Research sheds light on beetle’s explosive rear end

Bombardier beetles defensively expel boiling chemicals from their abdomens 

The bombardier beetle is a unique creature with a powerful defense mechanism which mimics a machine gun. When threatened, the beetle discharges a jet of boiling vapour and an explosive chemical called benzoquinone toward its target.
New research has revealed how bombardier beetles produce their potent chemical defense. Researchers at the Massachusetts Institute of Technology and the Phoenix-based University of Arizona published a paper in the journal Science in May which examined how these insects manage to exhibit such a sophisticated defense mechanism.
The study used a specialized X-ray device and a high-speed camera to internally examine the abdomens of hundreds of bombardier beetles undergoing defensive explosions.
The experiment revealed that the secret of the beetles’ explosive spray is hidden in their pygidial glands. The bombardier beetle has two pygidial glands, each of which contains a reservoir chamber, a reaction chamber, and an exit channel which opens at the abdomen tip. The reservoir chamber contains a mixture of reactive chemicals, and the reaction chamber contains enzymes which accelerate chemical reactions. A valve separates the reservoir chamber and the reaction chamber, and when the beetle is under threat this valve opens and its muscles contract to expel the liquids from these chambers.
When the chemicals combine, the resulting explosion generates temperatures of up to 100 C within the beetle. These explosions create a high amount of pressure which causes the chemical concoction to spray out of the beetle’s exit channel. This spraying occurs at a rate of 368 to 735 pulses per second.
The bombardier beetle has many effective ways of ensuring its own body doesn’t explode while creating these high-pressure chemical mixtures. The study’s authors believe the pulsing nature of the spray helps protect the interior of the beetles by allowing the reaction chamber to cool down before the next pulse. The pygidial glands are also protected by a layer of cuticle made of chitin, protein and wax. This thick cuticle is essential for the beetles to withstand the toxic chemicals, extreme heat and extreme pressures which they create during defensive expulsions.

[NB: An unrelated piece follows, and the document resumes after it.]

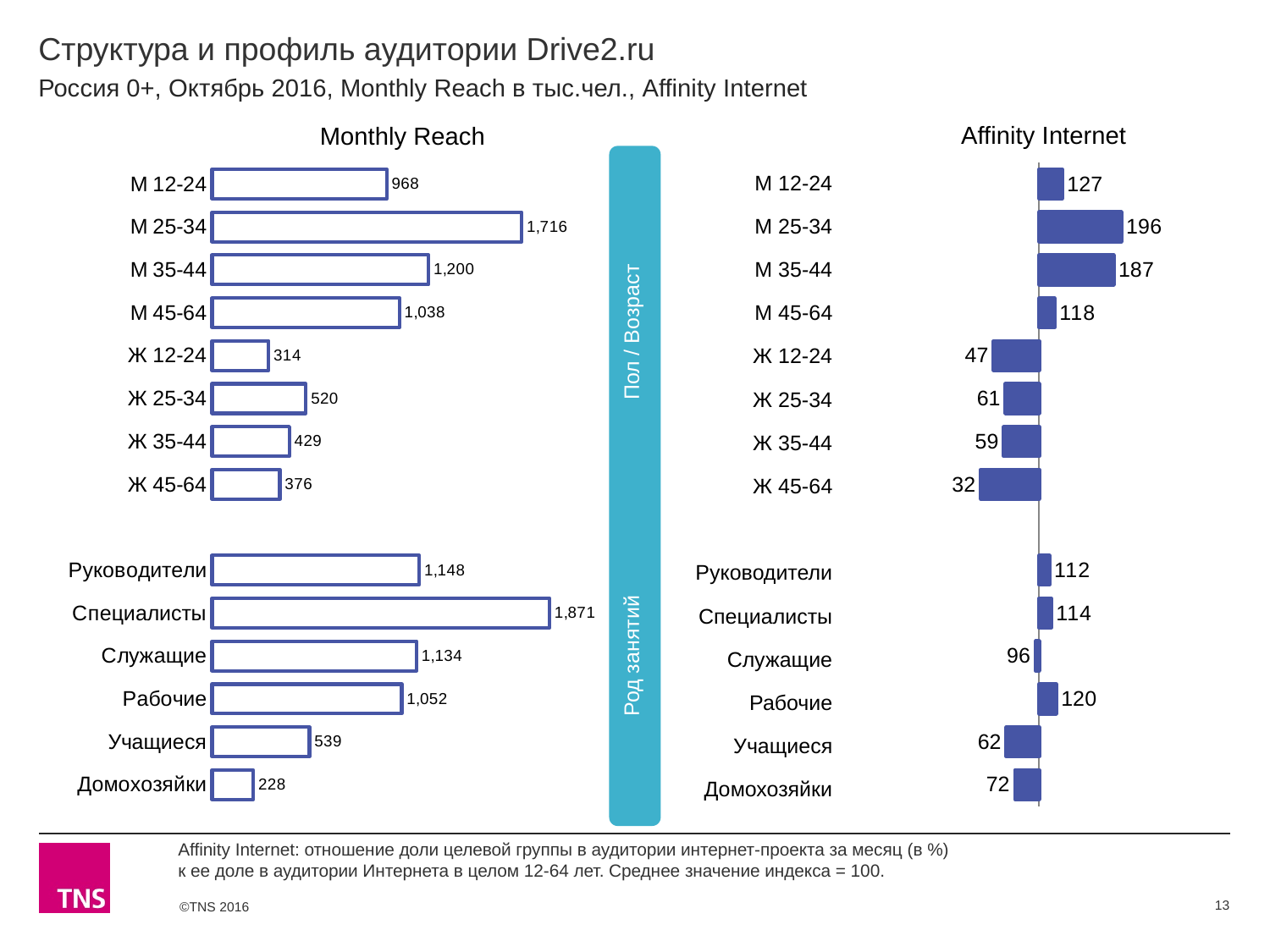
In the Monthly Reach chart, what is the value for М 25-34? 1,716 In the Monthly Reach chart, what is the difference between М 35-44 and Ж 35-44? 771 In the Monthly Reach chart, which category has the lowest value? Домохозяйки In the Monthly Reach chart, what is the value for Домохозяйки? 228 In the Monthly Reach chart, which category has the highest value? Специалисты In the Affinity Internet chart, what is the value for Рабочие? 120 In the Affinity Internet chart, what is the difference between М 25-34 and М 35-44? 9 In the Affinity Internet chart, which is larger, the value for Руководители or the value for Специалисты? Специалисты What type of chart is the Affinity Internet chart? Bar chart In the Affinity Internet chart, what is the value for Ж 45-64? 32 How many categories are shown in the Monthly Reach chart? 14 In the Affinity Internet chart, which category has the highest value? М 25-34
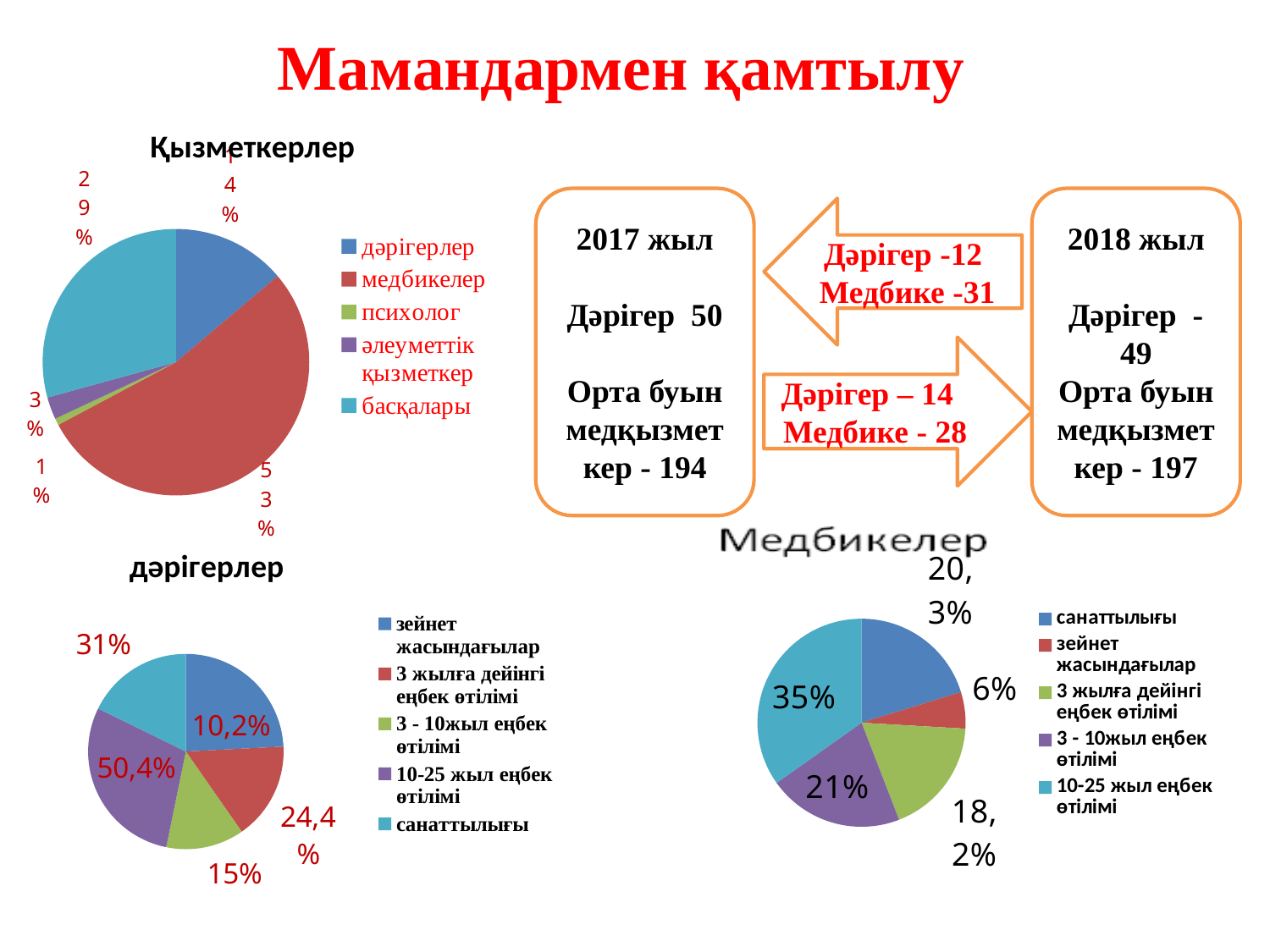
In the Медбикелер chart, what is the difference between the 10-25 жыл еңбек өтілімі share and the зейнет жасындағылар share? 29% In the Медбикелер chart, what percentage is shown for 10-25 жыл еңбек өтілімі? 35% How many entries does the legend of the дәрігерлер chart list? 5 In the Қызметкерлер chart, what percentage is shown for медбикелер? 53% In the Қызметкерлер chart, which is larger: басқалары or дәрігерлер? басқалары In the Қызметкерлер chart, what percentage is shown for дәрігерлер? 14% In the Қызметкерлер chart, which category has the largest share? медбикелер In the Қызметкерлер chart, what is the difference between the медбикелер share and the дәрігерлер share? 39% In the дәрігерлер chart, what percentage is shown for 10-25 жыл еңбек өтілімі? 50,4% In the Медбикелер chart, which category has the smallest share? зейнет жасындағылар What kind of chart is the Медбикелер chart? pie chart In the Қызметкерлер chart, which category has the smallest share? психолог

According to the study, the bombardier beetle’s complex expulsion system is one of the most powerful defense mechanisms in the animal kingdom. It also says the bombardier’s evolutionary shift from expelling a continuous spray – which still exists in a closely related beetle species – to its current pulse spray granted the insect a more effective system of defense. Understanding how these beetles reproduce and adapt to their environments may help provide novel designs in blast mitigation and propulsion technologies as well.
The bombardier beetle is typically found in dry, sunny grasslands in southern Europe and northern Africa. Its name is derived from the Latin word “crepitans,” meaning “crackle,” in reference to the noise it makes when the volatile liquid spray is expelled.